German company Osram compared the light extraction efficiency of four structures of GaN-based LEDs (as shown in Figure 8), in which the “ThinGaN” chip is actually a vertical structure LED. The company uses wafer bonding and lift-off technology to transfer the LED light-emitting layer to a new substrate (GaAs substrate or Ge substrate). As can be seen from Figure 8, the light extraction efficiency of the “ThinGaN” chip is up to 75%, which shows that the thin-film structure LED has great advantages in light extraction. In terms of products, the company started selling the latest version of the white LED “OSTAR Lighting” that emits 1000lm of luminous flux in 2007. When the input power of this product is 27W (working current 700mA), the luminous flux of 1000lm can be obtained, and the luminous efficiency at this time is about 37lm/W. When the working current is reduced to 350mA, the luminous efficiency can be increased to 75lm/W. The luminous flux of the conventional OSTAR Lighting is about 600lm at 27W input power. In addition, the company also launched the “Diamond DRAGON” white LED, which can obtain a luminous flux of 250lm when the operating current is 1.4A, and the product life is more than 50,000 hours.
American SemiLEDs company was established in 2004. After Osram and Cree, it uses substrate transfer technology to commercialize the production of GaN-based vertical structure LEDs. The company first introduced a GaN-based LED on a metal Cu substrate, the schematic diagram of which is shown in Figure 9.

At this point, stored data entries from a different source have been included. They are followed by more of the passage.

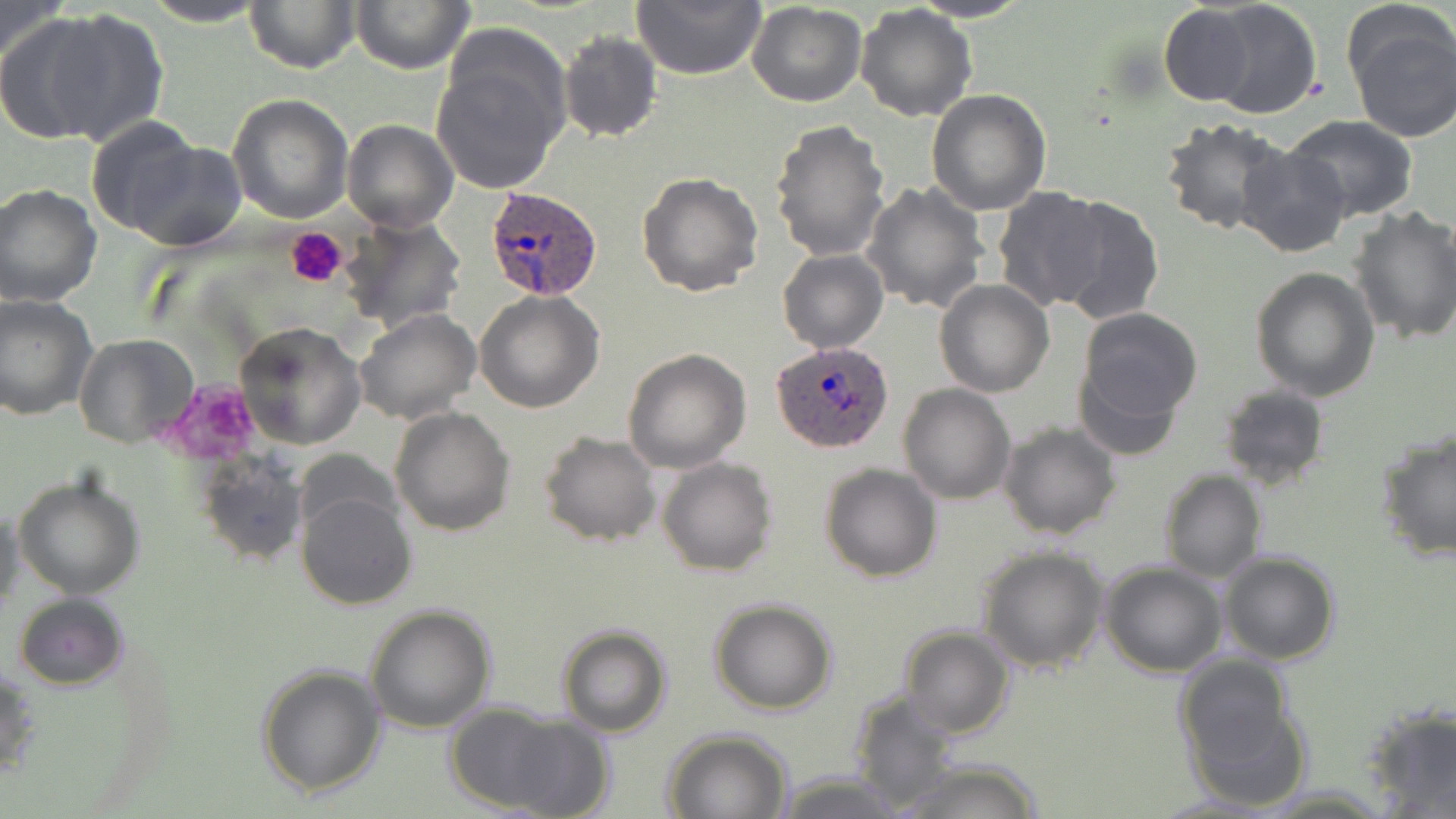

Summary:
  - Coordinate format: approximate bounding boxes as (x1,y1)-(x2,y2) corner pairs in pixels
  - Platelet locations: (285,227)-(347,289), (164,381)-(267,465)
  - Uninfected red blood cell locations: (244,0)-(360,74), (633,0)-(767,81), (907,0)-(1034,23), (1207,0)-(1323,119), (141,1)-(272,26), (0,2)-(68,68), (351,2)-(474,74), (747,2)-(867,107), (1157,4)-(1255,106), (855,5)-(978,122), (39,10)-(168,146), (0,12)-(112,142), (1347,14)-(1456,143), (432,29)-(571,196), (558,31)-(662,144), (926,89)-(1052,214), (226,94)-(354,224), (1284,114)-(1419,221), (82,117)-(206,238), (341,117)-(459,233), (1159,117)-(1291,236), (770,119)-(890,261), (119,135)-(249,250), (1236,145)-(1355,258), (638,171)-(765,298), (861,182)-(988,314), (0,183)-(103,307), (992,185)-(1106,313), (1052,194)-(1164,325), (1348,206)-(1456,344), (338,214)-(467,334), (777,249)-(887,353), (1250,265)-(1380,402), (934,280)-(1054,398), (475,290)-(605,411), (0,292)-(98,419), (1076,308)-(1203,430), (354,309)-(480,425), (234,321)-(365,450), (74,334)-(199,448), (622,348)-(752,475), (898,383)-(1016,503), (1217,384)-(1329,490), (390,406)-(515,536), (998,421)-(1122,539), (1376,429)-(1456,564), (539,431)-(662,546), (198,455)-(309,568), (658,456)-(777,576), (820,463)-(942,583), (1159,469)-(1267,582), (12,470)-(146,599), (295,489)-(417,610), (1,502)-(25,614), (977,545)-(1109,671), (1219,550)-(1340,663), (1100,563)-(1228,678), (12,593)-(129,691), (708,599)-(837,715), (364,605)-(496,733), (556,624)-(670,737), (899,625)-(1014,739), (1,661)-(37,786), (255,663)-(387,797), (1176,665)-(1303,808), (846,691)-(962,810), (440,702)-(591,817), (1361,705)-(1456,816), (658,729)-(794,819), (888,759)-(1048,819), (771,773)-(917,818)
  - Plasmodium ovale-infected red blood cell locations: (483,186)-(605,301), (769,341)-(895,454)
  - Slide-level diagnosis: Plasmodium ovale
  - Field of view: one of a larger specimen
  - Magnification: 1000x
  - Stain: May-Grünwald-Giemsa
  - Image size: 1456×819 pixels
  - Preparation: thin blood film
  - Modality: light microscopy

4.2 Development Status of GaN-based Vertical Structures in China
Peking University in China was the first to carry out the research and development of GaN-based vertical structures. Since then, research institutions and major LED companies have successively carried out research and development in this area. Tongfang Optoelectronics began to engage in the research and development of vertical structure LEDs in 2008. After more than two years of hard work, it has accumulated a complete set of Cu substrate plating, leveling and sapphire stripping technology (see photo in Figure 9). The vertical structure LED chips produced at present can achieve an efficiency of more than 100lm/W after packaging white light. After the LED industry experienced the “337 investigation”, patents will also become the focus of competition. At present, Tongfang Optoelectronics has more than 10 vertical structure chip manufacturing patents, three of which have been authorized by the State Intellectual Property Office, two have been authorized by the Taiwan Patent Office, and one has been authorized by the United States Patent Office, laying a solid foundation for the development and production of vertical structures. Good foundation.
The vertical structure LED obtains the advantage of high lumen output power by virtue of its suitability to work under large driving current, so as to obtain high cost performance. Therefore, GaN-based vertical structure LEDs are the market trend and an inevitable trend in the development of semiconductor lighting, and will gradually become a mainstream product. At present, several major international factories have achieved mass production, and although domestic factories have all carried out research and development work, none of them has reached the real mass production level. The vertical structure chips currently produced by Tongfang Optoelectronics have a luminous efficiency of more than 100lm/W after packaging.